DOCUMENT EXCERPT -
[start]

Everything always has to be so melodramatic doesn’t it Miranda? Yes, there were some comments in bad taste directed at MTR. I wouldn’t go so far as to say they were acting like Christians of that time, using their position of heightened power to threaten, and suppress the opinions of others in order to maintain the status quo…that sounds a bit more like MTR’s own actions.

Tankard Reist’s crime was to be profiled not unfavourably in a magazine which described her as “one of Australia’s best-known feminist voices”.

More accurately, the reason MTR came under fire was because of the threatened legal action. Wilson’s response to the original article was more so a critique of the blind profiling of MTR’s views without putting them into the context of her religious views, as well as a critique of the views themself (in a fashion no more cruel/inflammatory than in your own regular articles.)

This infuriated the miserable orcs who lurk in the dark recesses of twitter and the blogosphere.

I would just like to point out here, that it seems highly hypocritical to me to be lambasting everyone who has said a negative word about MTR, and then turning around and using a phrase like “miserable orcs” against them.

Up they sprang to pour calumny on Tankard Reist, a pro-life feminist and 48-year-old mother of four. She was nothing but a “fundamentalist Christian” trying to hide her religious beliefs. Therefore, her views on the sexualisation of children, the objectification of women, the corrosive effect of internet pornography, were suspect.

[end]

From the comment on Tankard Reist, extract the passage between "Everything always has" and "MTR’s own actions.", inclusive.

SUPPLIED DATA -
[start]

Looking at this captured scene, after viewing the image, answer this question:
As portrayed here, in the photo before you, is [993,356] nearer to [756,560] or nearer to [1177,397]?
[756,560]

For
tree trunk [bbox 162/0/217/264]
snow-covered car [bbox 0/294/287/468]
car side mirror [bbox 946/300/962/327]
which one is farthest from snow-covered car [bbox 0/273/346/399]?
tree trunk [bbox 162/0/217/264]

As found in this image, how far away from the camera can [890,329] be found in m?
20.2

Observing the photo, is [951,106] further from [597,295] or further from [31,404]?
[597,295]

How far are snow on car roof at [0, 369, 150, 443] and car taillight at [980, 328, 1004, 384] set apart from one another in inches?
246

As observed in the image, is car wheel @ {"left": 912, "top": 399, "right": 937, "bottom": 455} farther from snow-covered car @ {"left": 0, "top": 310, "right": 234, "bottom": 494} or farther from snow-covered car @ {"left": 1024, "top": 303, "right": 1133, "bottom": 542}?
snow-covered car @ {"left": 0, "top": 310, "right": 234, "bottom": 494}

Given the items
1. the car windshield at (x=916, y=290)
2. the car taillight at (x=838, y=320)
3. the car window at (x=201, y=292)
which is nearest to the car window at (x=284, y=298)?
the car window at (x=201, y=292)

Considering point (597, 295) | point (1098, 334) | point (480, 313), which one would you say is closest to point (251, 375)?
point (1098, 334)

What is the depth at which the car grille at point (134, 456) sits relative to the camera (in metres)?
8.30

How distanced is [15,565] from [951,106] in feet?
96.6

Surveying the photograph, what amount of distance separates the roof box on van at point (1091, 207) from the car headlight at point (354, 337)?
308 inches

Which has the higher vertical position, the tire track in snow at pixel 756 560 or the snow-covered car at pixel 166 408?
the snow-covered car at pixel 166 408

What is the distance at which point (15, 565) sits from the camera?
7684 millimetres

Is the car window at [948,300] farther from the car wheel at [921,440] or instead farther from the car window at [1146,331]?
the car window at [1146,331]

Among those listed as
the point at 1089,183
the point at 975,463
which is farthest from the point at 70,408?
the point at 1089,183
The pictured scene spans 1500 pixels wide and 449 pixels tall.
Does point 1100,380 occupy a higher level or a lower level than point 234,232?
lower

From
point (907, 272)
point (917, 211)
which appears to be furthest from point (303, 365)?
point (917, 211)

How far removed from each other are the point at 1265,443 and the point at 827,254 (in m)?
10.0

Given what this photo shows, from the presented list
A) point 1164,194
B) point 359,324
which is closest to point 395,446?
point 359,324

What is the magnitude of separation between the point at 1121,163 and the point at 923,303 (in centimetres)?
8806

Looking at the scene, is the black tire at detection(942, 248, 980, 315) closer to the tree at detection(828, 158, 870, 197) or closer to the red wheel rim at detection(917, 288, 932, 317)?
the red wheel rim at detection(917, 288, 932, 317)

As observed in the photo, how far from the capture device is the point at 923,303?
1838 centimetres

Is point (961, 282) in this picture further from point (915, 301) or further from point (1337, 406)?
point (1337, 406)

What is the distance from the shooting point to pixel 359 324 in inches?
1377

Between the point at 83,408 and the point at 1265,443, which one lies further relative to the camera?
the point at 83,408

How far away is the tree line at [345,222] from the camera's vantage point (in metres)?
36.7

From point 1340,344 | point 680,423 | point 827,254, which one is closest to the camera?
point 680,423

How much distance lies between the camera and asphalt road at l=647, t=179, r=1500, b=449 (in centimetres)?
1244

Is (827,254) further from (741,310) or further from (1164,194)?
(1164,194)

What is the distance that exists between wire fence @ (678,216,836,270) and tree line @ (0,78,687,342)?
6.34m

[end]

EXERCISE RESPONSE -
Everything always has to be so melodramatic doesn’t it Miranda? Yes, there were some comments in bad taste directed at MTR. I wouldn’t go so far as to say they were acting like Christians of that time, using their position of heightened power to threaten, and suppress the opinions of others in order to maintain the status quo…that sounds a bit more like MTR’s own actions.